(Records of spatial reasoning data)
====

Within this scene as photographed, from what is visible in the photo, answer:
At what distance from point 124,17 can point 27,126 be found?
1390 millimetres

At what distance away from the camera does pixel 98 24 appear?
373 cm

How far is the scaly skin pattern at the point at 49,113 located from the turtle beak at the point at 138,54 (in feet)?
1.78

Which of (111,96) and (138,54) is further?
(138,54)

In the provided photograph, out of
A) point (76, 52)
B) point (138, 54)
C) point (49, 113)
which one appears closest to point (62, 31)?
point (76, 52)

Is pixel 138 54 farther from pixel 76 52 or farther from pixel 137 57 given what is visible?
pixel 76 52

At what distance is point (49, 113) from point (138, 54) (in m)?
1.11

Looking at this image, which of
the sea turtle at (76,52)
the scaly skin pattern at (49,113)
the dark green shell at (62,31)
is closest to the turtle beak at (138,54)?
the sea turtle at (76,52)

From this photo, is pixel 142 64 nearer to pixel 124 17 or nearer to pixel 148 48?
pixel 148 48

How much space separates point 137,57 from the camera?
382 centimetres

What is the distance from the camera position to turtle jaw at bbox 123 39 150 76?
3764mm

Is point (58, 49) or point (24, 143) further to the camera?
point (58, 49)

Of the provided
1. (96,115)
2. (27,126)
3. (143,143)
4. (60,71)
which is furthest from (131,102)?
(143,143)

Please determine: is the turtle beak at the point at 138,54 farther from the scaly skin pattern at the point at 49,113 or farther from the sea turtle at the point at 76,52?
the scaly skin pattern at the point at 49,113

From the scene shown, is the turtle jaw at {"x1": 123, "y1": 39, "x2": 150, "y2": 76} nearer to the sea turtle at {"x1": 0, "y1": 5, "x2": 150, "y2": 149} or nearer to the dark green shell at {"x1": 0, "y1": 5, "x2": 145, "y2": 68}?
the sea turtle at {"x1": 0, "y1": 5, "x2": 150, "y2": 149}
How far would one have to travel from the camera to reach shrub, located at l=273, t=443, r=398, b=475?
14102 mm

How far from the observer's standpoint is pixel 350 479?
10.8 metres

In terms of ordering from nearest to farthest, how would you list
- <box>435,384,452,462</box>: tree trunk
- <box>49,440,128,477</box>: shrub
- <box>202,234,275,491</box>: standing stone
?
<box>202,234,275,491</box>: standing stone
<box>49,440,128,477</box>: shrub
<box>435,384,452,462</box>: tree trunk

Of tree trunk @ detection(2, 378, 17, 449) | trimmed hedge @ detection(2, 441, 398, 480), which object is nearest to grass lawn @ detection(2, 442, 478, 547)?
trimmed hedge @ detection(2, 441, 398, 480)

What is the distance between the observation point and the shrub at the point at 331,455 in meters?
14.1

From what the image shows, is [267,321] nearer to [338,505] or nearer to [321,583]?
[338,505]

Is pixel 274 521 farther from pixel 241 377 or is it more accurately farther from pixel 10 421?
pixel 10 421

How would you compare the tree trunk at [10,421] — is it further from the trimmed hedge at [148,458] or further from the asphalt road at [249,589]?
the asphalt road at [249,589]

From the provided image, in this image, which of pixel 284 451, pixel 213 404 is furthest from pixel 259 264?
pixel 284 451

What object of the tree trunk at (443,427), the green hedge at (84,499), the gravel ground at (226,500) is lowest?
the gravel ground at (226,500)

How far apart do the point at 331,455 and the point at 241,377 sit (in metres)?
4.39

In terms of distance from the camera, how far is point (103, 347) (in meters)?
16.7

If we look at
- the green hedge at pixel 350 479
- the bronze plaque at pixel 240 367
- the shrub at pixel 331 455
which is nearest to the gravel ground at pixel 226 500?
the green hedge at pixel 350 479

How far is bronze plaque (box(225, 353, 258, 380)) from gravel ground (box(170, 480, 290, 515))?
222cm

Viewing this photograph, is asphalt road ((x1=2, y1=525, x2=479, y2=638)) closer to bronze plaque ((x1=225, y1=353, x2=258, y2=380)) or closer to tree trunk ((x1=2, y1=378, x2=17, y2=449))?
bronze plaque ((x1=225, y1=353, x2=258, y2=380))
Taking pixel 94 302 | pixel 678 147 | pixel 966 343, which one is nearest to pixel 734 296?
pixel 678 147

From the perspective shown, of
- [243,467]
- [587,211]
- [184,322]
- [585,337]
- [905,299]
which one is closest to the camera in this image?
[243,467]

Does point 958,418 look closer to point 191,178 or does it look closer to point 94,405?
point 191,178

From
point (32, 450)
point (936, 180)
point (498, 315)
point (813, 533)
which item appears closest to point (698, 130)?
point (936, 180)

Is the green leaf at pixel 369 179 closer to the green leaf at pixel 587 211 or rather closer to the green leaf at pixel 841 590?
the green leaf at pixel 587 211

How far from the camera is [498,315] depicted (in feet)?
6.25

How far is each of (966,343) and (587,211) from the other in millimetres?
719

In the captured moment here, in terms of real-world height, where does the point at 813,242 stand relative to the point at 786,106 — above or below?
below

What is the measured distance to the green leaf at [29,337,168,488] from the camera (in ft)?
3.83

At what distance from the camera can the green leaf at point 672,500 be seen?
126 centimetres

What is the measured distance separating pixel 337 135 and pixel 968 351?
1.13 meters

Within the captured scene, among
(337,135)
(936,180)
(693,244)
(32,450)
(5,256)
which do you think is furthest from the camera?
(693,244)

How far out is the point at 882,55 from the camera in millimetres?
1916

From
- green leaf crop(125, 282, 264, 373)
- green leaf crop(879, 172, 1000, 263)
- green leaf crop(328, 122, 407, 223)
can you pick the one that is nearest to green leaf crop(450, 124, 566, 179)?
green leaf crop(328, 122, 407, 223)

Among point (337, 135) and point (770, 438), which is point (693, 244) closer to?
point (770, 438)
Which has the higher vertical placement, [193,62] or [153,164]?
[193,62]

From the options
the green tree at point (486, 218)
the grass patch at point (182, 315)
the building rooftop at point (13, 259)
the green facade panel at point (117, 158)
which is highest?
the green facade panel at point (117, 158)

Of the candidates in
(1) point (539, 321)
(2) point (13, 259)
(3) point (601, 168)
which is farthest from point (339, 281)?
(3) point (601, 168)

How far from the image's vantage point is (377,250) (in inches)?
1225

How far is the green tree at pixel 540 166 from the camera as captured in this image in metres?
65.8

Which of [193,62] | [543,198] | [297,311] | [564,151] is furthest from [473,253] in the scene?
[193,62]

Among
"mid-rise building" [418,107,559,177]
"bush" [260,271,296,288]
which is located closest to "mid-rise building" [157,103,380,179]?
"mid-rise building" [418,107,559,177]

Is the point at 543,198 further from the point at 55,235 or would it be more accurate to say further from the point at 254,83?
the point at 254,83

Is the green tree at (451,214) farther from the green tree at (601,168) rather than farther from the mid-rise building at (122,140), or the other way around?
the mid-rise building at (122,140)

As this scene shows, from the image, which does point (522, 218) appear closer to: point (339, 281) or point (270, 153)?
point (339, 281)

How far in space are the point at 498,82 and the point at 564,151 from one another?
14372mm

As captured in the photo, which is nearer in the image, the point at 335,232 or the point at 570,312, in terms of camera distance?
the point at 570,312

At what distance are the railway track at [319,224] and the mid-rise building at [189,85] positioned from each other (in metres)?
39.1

====

TO BE DONE
Please lay out everything from the line containing "As captured in the" down to the end of the data as a two-column CSV with the headers text and answer. Give one row for each entry, put each field in quotation marks, and turn any line breaks into spaces.

SOLUTION FOR THIS EXERCISE
text,answer
"As captured in the photo, which is nearer in the image, the point at 335,232 or the point at 570,312, in terms of camera distance?","the point at 570,312"
"At what distance are the railway track at [319,224] and the mid-rise building at [189,85] positioned from each other (in metres)?","39.1"